Andiamo a descrivere brevemente Dalai Lama renaissance, video di poco più di 80 minuti con un paio di bonus di pochi minuti ciascuno (un cortometraggio, i trailer degli altri video della collana, un libretto di accompagnamento): esso riprende il viaggio fatto a Dharamsala, nel nord dell’India, la sede del governo tibetano in esilio, da parte di una quarantina di intellettuali occidentali provenienti da varie nazioni e da vari campi, tra scienza e filosofia.
Tra questi, alcuni volti già visti in passato: Fred Alan Wolf e Amit Goswami, per esempio, che mi ricordo nel vivace video What the bleep do we know?.

I contenuti del video sono piuttosto deboli e anzi risibili: a parte la pretesa di alcune decine di intellettuali di andare fino in India per risolvere il problema del Tibet o del mondo intero, cosa che parla da sola, il tutto si muove davvero a un livello basso di consapevolezza… tanto che la proposta finale fatta al Dalai Lama, frutto di giorni e giorni di discussioni, di boicottare economicamente la Cina, è a dir poco puerile.

Quanto al Dalai Lama, lo affermo chiaro e tondo: ogni cosa che dice e ogni suo comportamento rivela che non è un maestro nel senso tradizionale del termine. Un grande uomo come Gandhi, forse, e anche positivo, simpatico e umile, ma non un maestro come Yogananda, Osho e Krishnamurti… con buona pace dei fedeli buddhisti che vedono un santo nel loro leader religioso per partito preso (e la stessa cosa vale per i cattolici e il Papa, o per qualsiasi organizzazione umana, visto che risveglio e santità non possono essere “attribuiti” dall’esterno).
Lo so di attirarmi con questo tante antipatie, ma siate compassionevoli (i buddhisti) e perdonate (i cristiani).

Il resto del video si svolge tra salamelecchi indecenti al Dalai Lama e banalità sconfortanti.
In compenso esso offre bellezza visiva nei panorami della zona indiana sotto l’Himalaya, nonché nei colori del tempio e dei paramenti buddhisti, questi davvero evocativi.

In conclusione, Dalai Lama renaissance mi ha spiegato con chiarezza il motivo dello scarso successo della collana di video, nonostante un’ottima cura editoriale (cofanetto, struttura del dvd, audio, tutto ben curato) e nonostante la buona visibilità assicurata dall’editore (Macro Edizioni).
Ad ogni modo, ho già a casa un altro dvd del gruppo, ossia Warology (altro prodotto dato in regalo come remainder), per cui potrò vedere se si è trattato di un caso o meno.
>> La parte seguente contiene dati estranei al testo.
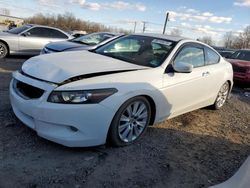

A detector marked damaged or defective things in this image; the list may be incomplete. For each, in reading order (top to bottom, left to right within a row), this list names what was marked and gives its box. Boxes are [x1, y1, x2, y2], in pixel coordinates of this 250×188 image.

crumpled hood [22, 50, 147, 83]
cracked headlight [47, 88, 118, 104]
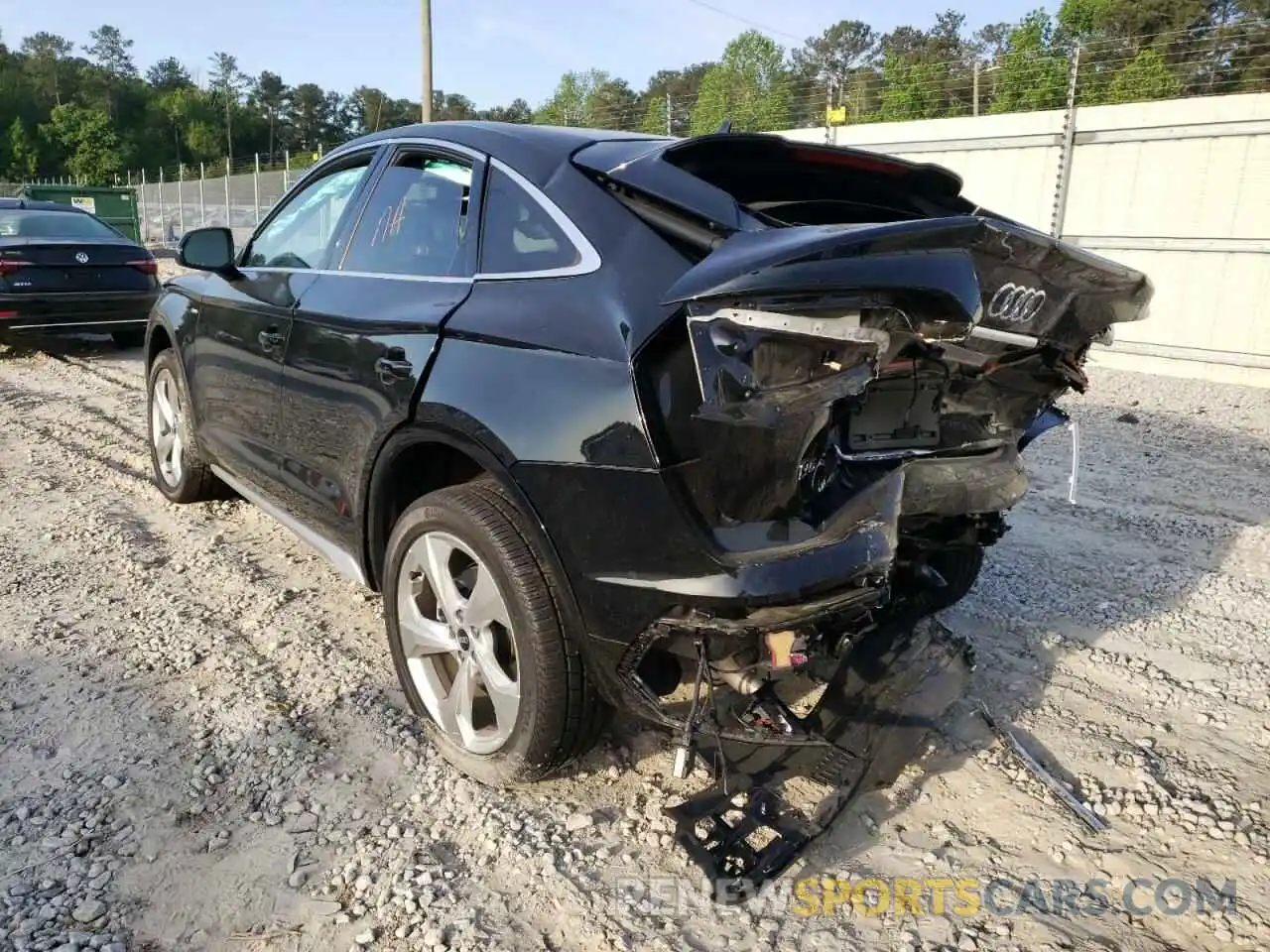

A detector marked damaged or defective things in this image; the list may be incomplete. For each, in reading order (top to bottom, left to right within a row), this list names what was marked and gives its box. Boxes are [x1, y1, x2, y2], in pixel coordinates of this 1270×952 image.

severe rear damage [611, 186, 1151, 892]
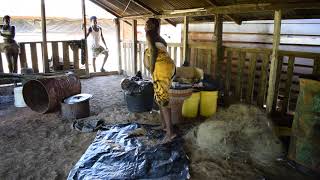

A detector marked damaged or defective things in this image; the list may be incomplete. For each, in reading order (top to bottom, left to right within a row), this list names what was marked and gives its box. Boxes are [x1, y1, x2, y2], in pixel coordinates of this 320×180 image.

rusty barrel [21, 74, 80, 113]
rusty barrel [288, 77, 320, 173]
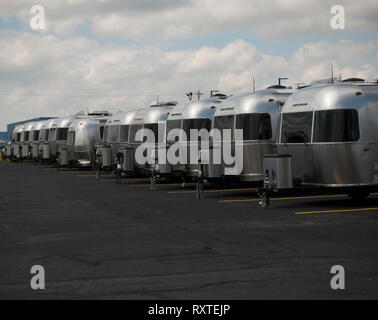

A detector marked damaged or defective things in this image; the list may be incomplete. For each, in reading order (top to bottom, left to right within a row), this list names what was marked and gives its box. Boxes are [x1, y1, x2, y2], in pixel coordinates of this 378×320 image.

cracked asphalt [0, 162, 376, 300]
Ultimo appunto: anche il libretto di accompagnamento è piuttosto inutile: ben curato anch’esso nel formato, e dalla lunghezza sufficientemente significativa, offre alcune interviste a diversi personaggi… ma anch’esse, ahimé, di scarso valore come contenuti.
Tanto che, si noti, pur con tutta la buona volontà non sono riuscito a trarre le solite citazioni per approntare il classico articolo di approfondimento. Pazienza.